Version: extract releases from sprints
Separation of Concerns
Working by the “scrum book”, sprint is also a release unit, in which you want to complete all the effort you committed to your clients and demonstrate it at the end of the sprint. Well, not in my book. Sprint should be remained an internal unit of time. Sprint is used for planning, for doing and for reflection, to make the team work better over time. It doesn’t mean that your customers will enjoy adjusting to your schedule.
I prefer to leave release cycles outside, as they are external unit of time. You need to adjust them to your customers, not the other way around.
Let’s say that you picked 3 weeks as a sprint size after considering “big enough, small enough” values. If you tie sprint and release together, that means that your clients will see things every 3 weeks. That might be fine, but it won’t allow you to challenge yourself to reduce release cycles. Even worst, the customers might demand a shorter release cycle to earn confidence in your delivery. A dangerous move, in my opinion, is to reduce the sprint size to match desired release cycle. This move might violate the “sprint should be big enough to avoid unacceptable overhead of planning/reflection” principle. Yes, your customers will be happy but your developers won’t. It won’t last. You want both internal team and external customers to be happy and enjoy a process that pushes them forward rather than pushes them around.
What is a Version?
Version is just a bunch of capabilities with a specific target date attached to it. Version is easy to communicate out: “we plan to allow a user to upload image, crop it and update his profile image in version 1.1, which is targeted to July 20th”. Basically, for each targeted date you specify a list of features, enhancements, reports etc. The customers gets to say when the versions should be aimed for, according to their needs.
What does it mean about Sprint Demo then?

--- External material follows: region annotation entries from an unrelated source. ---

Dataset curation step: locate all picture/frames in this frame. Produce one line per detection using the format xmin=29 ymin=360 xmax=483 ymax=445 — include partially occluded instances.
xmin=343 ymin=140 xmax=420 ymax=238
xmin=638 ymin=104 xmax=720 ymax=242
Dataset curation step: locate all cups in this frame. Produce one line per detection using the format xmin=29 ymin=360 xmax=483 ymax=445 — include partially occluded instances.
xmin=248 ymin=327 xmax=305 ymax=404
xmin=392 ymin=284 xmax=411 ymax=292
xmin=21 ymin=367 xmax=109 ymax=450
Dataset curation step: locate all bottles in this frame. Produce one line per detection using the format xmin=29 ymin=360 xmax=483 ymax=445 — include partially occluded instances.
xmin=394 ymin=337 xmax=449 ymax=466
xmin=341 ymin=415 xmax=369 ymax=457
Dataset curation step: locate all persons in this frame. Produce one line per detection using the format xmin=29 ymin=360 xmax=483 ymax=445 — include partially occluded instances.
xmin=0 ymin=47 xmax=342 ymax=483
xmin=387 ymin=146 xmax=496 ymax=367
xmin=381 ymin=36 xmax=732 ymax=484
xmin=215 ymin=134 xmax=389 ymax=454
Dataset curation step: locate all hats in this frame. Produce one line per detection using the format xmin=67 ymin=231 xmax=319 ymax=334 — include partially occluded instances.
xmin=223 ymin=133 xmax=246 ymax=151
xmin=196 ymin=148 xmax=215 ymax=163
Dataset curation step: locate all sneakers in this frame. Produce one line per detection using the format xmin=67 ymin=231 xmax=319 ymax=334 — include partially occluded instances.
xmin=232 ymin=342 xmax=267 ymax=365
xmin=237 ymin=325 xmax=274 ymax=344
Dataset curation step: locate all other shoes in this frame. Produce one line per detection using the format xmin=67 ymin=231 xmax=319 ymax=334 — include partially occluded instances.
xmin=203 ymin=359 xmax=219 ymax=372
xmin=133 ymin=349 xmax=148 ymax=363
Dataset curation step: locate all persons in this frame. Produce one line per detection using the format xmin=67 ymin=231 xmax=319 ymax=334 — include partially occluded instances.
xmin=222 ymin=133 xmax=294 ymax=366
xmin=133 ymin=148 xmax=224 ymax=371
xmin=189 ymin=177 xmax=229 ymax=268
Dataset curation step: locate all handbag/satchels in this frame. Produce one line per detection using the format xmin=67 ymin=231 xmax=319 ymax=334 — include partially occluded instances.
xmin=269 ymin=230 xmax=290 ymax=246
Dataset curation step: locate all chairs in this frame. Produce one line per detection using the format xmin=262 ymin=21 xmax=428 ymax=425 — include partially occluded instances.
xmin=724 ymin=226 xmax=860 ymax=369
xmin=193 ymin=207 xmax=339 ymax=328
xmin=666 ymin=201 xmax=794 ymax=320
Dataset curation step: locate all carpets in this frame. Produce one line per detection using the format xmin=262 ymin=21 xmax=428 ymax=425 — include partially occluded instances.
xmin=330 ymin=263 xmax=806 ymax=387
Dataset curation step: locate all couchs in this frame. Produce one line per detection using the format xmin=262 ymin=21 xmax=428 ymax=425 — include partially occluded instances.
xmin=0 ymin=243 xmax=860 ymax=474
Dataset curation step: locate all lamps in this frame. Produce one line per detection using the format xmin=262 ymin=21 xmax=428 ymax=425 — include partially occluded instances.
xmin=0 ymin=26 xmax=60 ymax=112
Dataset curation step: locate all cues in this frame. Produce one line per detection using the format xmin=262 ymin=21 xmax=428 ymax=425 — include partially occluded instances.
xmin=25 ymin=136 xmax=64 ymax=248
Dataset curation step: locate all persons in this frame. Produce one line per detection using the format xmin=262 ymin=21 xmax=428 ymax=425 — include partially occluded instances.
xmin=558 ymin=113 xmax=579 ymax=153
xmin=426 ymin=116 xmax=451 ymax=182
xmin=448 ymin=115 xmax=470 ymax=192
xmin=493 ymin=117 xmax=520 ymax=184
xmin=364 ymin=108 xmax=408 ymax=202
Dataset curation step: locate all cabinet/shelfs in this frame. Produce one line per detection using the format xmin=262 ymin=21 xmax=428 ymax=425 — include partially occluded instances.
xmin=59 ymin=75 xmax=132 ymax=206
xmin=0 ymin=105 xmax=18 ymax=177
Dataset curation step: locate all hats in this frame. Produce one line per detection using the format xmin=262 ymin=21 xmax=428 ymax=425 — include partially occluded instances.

Well, if the release cycles are shorter than sprint cycles then the Sprint Demo will become a show off by the team to each other rather to your customers. Obviously, you may want to add another “Release Demo” meeting for your customers (and maybe include the team in it). By doing Sprint Demo internally, the teams will get the chance to see what’s going on “on the other side of the corridor”. Oh, did I mention that this is also fun? It allows the organization to collect valuable internal feedback to make sure our users will love our product as much people who wrote it!